Model definition in Flax and TensorFlow

Model definition in TensorFlow is made easy by the Keras API. You can use Keras to define Sequential or Functional networks. Keras has many layers for designing various types of networks, such as CNNs, and LSTMS.

In Flax, networks are designed using the setup or compact way. The setup method is explicit, while the compact way is in-line. Setup is very similar to how networks are designed in PyTorch. For example, here is a network designed with the setup way.

class MLP(nn.Module):
  def setup(self):
    # Submodule names are derived by the attributes you assign to. In this
    # case, "dense1" and "dense2". This follows the logic in PyTorch.
    self.dense1 = nn.Dense(32)
    self.dense2 = nn.Dense(32)

  def __call__(self, x):
    x = self.dense1(x)
    x = nn.relu(x)
    x = self.dense2(x)
    return x

Here's the same network designed in a compact way. The compact way is more straightforward because there is less code duplicity.

class MLP(nn.Module):

  @nn.compact
  def __call__(self, x):
    x = nn.Dense(32, name="dense1")(x)
    x = nn.relu(x)
    x = nn.Dense(32, name="dense2")(x)
    return x

Check our Image classification with JAX & Flax article to learn more about designing networks in JAX and Flax.

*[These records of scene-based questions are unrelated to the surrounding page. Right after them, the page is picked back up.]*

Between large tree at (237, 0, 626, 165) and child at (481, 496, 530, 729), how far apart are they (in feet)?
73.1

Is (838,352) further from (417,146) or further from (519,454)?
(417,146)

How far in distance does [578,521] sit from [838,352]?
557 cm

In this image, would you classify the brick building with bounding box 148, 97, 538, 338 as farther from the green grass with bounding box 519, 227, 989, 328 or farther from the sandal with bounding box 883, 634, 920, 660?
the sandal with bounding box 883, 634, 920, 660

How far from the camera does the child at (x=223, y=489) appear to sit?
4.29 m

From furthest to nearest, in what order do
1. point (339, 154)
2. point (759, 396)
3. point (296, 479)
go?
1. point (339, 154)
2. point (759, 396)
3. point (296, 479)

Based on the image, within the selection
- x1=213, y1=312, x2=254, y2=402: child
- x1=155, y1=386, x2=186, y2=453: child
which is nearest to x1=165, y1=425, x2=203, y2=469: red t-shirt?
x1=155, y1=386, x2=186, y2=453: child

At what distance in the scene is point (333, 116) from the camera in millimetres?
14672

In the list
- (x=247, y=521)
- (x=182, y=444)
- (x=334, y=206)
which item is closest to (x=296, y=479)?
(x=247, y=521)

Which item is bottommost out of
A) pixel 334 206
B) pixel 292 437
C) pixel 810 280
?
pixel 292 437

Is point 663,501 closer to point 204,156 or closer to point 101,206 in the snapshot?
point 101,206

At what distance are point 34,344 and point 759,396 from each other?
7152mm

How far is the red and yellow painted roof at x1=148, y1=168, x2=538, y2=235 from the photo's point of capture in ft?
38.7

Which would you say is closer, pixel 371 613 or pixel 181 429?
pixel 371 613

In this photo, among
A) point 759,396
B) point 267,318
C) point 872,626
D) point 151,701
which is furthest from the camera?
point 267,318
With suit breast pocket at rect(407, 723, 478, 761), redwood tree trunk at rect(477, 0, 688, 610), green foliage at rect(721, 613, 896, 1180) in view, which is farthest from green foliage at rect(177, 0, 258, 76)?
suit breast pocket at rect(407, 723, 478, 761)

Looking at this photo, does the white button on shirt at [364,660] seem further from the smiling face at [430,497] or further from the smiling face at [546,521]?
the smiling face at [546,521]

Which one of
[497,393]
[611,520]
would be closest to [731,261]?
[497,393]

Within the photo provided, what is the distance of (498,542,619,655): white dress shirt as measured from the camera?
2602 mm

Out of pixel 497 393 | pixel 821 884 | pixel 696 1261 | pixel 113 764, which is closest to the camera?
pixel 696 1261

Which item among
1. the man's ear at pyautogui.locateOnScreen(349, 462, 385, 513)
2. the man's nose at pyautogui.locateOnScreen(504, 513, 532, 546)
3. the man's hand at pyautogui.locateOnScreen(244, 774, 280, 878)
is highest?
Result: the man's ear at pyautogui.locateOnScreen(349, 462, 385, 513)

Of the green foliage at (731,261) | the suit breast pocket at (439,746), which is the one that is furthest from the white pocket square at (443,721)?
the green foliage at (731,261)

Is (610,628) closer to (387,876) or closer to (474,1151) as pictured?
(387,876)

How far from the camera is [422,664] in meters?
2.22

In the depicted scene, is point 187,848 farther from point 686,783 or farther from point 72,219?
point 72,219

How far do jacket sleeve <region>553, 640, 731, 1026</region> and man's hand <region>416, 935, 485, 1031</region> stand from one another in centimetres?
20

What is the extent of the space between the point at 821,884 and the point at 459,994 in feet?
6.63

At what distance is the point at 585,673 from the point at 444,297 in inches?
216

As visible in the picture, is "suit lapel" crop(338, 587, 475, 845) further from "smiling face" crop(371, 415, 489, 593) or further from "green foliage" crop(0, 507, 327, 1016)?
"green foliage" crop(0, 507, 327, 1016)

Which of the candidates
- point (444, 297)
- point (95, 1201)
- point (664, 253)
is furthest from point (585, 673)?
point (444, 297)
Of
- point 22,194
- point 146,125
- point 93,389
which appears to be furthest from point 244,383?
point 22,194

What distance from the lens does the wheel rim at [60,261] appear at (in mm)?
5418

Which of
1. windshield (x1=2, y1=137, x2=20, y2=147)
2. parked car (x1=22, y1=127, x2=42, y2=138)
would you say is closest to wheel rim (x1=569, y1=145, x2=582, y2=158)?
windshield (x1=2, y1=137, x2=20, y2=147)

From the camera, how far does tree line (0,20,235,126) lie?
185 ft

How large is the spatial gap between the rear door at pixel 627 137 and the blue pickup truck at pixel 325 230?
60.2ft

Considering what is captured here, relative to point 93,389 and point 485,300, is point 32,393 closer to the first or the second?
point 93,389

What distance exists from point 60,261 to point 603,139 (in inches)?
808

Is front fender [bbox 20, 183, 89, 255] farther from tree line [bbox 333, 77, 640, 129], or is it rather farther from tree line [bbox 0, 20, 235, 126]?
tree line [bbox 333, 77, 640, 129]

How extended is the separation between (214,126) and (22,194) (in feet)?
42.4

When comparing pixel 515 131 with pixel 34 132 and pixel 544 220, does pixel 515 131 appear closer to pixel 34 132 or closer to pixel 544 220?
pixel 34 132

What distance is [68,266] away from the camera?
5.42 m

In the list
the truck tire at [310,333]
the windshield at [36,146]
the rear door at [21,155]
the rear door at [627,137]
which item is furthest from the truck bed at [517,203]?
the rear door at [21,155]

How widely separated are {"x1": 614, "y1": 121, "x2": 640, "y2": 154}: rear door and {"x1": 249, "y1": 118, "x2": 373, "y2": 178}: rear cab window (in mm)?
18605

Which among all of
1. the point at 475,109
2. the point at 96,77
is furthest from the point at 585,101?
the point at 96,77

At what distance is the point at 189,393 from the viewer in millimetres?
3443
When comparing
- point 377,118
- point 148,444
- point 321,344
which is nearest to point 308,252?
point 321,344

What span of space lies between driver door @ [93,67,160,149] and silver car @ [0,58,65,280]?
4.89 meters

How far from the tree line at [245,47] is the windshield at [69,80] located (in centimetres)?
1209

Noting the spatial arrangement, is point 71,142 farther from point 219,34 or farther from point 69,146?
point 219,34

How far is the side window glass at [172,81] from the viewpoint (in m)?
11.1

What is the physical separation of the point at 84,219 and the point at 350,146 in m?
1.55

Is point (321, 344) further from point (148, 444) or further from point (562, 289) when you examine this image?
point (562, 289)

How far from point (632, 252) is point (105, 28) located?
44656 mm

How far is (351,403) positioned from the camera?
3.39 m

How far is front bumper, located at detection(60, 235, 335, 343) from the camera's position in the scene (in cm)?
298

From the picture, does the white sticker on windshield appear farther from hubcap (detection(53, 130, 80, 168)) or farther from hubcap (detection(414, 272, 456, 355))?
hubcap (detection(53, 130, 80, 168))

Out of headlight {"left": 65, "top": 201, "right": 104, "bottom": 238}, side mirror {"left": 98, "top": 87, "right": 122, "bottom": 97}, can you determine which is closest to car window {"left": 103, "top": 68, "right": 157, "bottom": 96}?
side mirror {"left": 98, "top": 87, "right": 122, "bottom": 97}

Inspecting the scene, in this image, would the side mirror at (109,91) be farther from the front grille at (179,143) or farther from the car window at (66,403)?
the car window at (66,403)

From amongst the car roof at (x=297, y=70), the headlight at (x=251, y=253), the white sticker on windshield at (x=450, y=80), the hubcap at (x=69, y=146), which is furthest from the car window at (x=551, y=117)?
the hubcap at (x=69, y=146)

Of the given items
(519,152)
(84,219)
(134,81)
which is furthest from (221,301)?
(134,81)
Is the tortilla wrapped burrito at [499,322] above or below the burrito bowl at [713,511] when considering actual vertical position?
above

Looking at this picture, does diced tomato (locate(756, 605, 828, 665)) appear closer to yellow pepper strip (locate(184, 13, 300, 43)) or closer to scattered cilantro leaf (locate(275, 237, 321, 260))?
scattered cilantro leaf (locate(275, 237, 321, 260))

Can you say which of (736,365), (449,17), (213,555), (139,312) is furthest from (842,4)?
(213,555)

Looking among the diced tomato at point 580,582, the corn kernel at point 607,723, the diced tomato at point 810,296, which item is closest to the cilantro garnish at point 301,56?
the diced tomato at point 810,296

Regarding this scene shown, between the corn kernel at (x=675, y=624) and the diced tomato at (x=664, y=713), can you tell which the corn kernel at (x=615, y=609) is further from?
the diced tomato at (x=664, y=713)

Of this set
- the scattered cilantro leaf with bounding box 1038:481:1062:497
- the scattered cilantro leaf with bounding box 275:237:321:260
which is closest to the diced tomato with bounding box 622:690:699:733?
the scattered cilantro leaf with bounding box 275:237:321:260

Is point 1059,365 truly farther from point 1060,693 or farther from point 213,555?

Activations in Flax and TensorFlow

The tf.keras.activations module in TensorFlow provides most of the activations needed when designing networks. In Flax, activation functions are available via the linen module.

Optimizers in Flax and TensorFlow

The tf.keras.optimizers in TensorFlow has popular optimizer functions. However, Flax doesn't ship with any optimizer functions. Optimizers used in Flax are provided by another library known as Optax.

Metrics in Flax and TensorFlow

In TensorFlow, metrics are available via the tf.keras.metrics module. As of this writing, Flax has no metrics module. You'll need to define metric functions for your networks or use other third-party libraries.

import optax
import jax.numpy as jnp
def compute_metrics(logits, labels):
  loss = jnp.mean(optax.softmax_cross_entropy(logits, jax.nn.one_hot(labels, num_classes=2)))
  accuracy = jnp.mean(jnp.argmax(logits, -1) == labels)
  metrics = {
      'loss': loss,
      'accuracy': accuracy
  }
  return metrics

Computing gradients in Flax and TensorFlow

The jax.grad function is used to compute gradients in Flax. It offers the ability to return auxillary data. For example, you can return loss and gradients at the same time.

@jax.jit
def sum_logistic(x):
  return jnp.sum(1.0 / (1.0 + jnp.exp(-x))),(x + 1)

x_small = jnp.arange(6.)
derivative_fn = jax.grad(sum_logistic, has_aux=True)
print(derivative_fn(x_small))
# (DeviceArray([0.25      , 0.19661194, 0.10499357, 0.04517666, 0.01766271,
#            0.00664806], dtype=float32), DeviceArray([1., 2., 3., 4., 5., 6.], dtype=float32))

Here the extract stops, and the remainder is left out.